EXERCISE OBJECTIVE: Pick out each line of the records that includes the string "바랍니다", and copy it.

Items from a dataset
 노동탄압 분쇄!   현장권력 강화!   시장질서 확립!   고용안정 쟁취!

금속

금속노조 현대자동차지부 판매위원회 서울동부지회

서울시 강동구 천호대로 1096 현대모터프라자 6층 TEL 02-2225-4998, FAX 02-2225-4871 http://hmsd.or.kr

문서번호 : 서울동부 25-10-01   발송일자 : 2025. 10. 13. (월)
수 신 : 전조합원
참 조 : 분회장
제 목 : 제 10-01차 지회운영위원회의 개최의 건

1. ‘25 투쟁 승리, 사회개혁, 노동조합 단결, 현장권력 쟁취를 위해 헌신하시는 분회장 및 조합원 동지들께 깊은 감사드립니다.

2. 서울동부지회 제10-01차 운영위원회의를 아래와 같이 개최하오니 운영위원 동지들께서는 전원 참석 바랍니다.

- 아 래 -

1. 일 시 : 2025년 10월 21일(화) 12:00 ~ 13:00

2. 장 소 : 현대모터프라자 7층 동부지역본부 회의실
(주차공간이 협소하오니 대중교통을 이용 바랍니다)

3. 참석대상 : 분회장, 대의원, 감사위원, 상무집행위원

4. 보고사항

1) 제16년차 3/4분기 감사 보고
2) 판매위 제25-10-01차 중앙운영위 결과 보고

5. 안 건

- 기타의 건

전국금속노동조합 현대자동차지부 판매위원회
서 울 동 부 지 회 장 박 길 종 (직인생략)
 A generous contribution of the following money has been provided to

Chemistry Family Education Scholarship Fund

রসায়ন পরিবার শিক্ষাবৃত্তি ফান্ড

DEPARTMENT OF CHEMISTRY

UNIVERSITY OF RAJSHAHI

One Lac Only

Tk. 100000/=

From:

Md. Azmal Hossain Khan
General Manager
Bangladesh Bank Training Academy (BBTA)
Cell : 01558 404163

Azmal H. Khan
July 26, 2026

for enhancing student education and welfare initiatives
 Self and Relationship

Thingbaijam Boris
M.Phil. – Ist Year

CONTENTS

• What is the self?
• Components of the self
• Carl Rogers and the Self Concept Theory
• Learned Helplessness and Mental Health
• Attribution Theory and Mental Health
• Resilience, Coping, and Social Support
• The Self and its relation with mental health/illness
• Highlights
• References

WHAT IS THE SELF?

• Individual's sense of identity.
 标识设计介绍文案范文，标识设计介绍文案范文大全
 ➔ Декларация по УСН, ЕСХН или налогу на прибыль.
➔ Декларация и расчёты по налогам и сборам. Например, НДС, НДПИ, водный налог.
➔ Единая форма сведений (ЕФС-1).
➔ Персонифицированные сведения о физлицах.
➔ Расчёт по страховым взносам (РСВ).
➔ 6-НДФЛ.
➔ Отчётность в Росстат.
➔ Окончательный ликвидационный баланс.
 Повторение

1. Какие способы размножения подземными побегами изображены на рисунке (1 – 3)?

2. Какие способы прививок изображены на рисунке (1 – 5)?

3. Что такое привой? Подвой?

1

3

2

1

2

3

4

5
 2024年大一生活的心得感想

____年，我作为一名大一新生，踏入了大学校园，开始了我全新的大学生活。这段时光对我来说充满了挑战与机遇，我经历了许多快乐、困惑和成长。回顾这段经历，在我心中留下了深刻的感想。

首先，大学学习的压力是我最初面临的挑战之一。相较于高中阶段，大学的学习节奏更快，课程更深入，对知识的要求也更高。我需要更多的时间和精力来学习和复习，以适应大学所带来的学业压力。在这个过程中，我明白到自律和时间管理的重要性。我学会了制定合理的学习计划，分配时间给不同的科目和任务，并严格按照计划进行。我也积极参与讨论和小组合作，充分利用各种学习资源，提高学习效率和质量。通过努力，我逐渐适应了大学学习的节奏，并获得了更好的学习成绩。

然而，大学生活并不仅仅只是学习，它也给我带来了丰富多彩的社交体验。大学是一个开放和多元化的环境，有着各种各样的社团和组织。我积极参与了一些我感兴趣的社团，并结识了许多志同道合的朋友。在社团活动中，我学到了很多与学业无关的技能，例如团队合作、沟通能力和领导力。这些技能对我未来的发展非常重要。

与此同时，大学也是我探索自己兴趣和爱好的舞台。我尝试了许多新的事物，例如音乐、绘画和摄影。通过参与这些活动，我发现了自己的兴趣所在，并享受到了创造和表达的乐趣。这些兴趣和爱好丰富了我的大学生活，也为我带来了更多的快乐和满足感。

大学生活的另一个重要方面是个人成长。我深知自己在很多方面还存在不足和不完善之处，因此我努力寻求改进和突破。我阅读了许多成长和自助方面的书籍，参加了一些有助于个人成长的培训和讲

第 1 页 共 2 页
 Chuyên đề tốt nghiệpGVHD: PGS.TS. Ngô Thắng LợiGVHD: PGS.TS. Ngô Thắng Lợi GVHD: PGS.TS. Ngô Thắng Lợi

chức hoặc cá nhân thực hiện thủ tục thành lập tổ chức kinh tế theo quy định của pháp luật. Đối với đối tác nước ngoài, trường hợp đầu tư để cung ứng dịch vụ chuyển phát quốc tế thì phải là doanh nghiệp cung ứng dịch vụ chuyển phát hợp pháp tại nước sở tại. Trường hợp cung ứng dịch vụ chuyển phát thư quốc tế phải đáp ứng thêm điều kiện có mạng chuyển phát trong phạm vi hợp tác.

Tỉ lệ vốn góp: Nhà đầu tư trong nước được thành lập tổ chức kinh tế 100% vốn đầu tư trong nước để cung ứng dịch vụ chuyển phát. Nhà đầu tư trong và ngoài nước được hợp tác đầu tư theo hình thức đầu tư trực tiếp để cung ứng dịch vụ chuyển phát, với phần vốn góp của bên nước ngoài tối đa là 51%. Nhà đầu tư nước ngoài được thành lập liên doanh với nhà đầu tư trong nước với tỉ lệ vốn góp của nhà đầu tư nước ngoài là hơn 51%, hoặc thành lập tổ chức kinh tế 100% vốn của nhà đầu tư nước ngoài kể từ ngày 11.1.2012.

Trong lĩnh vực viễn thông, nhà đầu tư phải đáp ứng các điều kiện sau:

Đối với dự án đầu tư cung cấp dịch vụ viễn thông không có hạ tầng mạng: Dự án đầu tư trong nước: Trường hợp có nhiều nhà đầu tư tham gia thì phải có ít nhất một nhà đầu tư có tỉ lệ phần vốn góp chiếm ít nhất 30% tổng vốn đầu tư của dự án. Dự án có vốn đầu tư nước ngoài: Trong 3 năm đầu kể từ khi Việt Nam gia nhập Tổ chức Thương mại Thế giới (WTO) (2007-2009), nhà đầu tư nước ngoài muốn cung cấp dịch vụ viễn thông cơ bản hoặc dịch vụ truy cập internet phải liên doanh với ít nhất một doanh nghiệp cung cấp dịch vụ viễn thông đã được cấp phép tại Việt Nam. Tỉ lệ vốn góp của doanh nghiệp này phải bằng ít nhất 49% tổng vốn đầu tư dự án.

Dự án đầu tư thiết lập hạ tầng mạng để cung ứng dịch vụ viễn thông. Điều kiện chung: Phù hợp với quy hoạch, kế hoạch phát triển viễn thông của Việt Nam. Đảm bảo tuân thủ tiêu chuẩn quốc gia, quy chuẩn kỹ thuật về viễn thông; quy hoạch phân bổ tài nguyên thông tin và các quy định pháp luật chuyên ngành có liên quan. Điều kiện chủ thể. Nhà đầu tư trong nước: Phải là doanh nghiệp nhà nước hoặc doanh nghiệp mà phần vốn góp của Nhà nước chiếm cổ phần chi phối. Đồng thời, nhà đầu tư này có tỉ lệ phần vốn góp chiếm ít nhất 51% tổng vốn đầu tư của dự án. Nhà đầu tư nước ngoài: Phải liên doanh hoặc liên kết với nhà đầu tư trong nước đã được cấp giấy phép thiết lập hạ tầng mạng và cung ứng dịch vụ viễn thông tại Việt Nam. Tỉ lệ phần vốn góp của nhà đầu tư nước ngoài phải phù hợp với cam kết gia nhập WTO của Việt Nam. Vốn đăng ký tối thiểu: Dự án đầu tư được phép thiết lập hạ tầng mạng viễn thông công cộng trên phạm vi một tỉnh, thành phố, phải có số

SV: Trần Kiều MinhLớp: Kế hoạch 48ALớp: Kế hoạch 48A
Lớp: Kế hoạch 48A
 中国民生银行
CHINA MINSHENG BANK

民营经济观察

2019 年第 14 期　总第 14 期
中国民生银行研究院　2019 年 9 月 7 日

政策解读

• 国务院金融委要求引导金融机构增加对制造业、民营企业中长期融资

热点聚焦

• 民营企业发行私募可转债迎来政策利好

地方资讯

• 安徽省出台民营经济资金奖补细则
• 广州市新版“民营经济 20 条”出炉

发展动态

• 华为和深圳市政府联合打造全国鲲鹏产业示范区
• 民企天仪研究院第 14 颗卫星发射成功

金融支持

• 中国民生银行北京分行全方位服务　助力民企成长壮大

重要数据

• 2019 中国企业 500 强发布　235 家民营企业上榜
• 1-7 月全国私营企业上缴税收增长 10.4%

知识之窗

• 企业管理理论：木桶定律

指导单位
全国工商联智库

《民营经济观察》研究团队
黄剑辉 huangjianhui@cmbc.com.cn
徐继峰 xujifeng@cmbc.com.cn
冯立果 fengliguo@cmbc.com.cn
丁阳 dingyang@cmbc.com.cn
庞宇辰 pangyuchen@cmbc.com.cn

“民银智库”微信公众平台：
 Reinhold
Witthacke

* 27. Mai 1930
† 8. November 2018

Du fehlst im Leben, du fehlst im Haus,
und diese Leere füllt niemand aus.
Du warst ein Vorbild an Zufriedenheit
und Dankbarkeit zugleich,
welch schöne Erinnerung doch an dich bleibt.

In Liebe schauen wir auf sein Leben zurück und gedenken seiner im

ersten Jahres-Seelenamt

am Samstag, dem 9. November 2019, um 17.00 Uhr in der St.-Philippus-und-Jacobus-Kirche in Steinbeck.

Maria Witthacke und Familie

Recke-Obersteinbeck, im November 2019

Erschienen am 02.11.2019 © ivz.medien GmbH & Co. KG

RESULT:
2. 서울동부지회 제10-01차 운영위원회의를 아래와 같이 개최하오니 운영위원 동지들께서는 전원 참석 바랍니다.
(주차공간이 협소하오니 대중교통을 이용 바랍니다)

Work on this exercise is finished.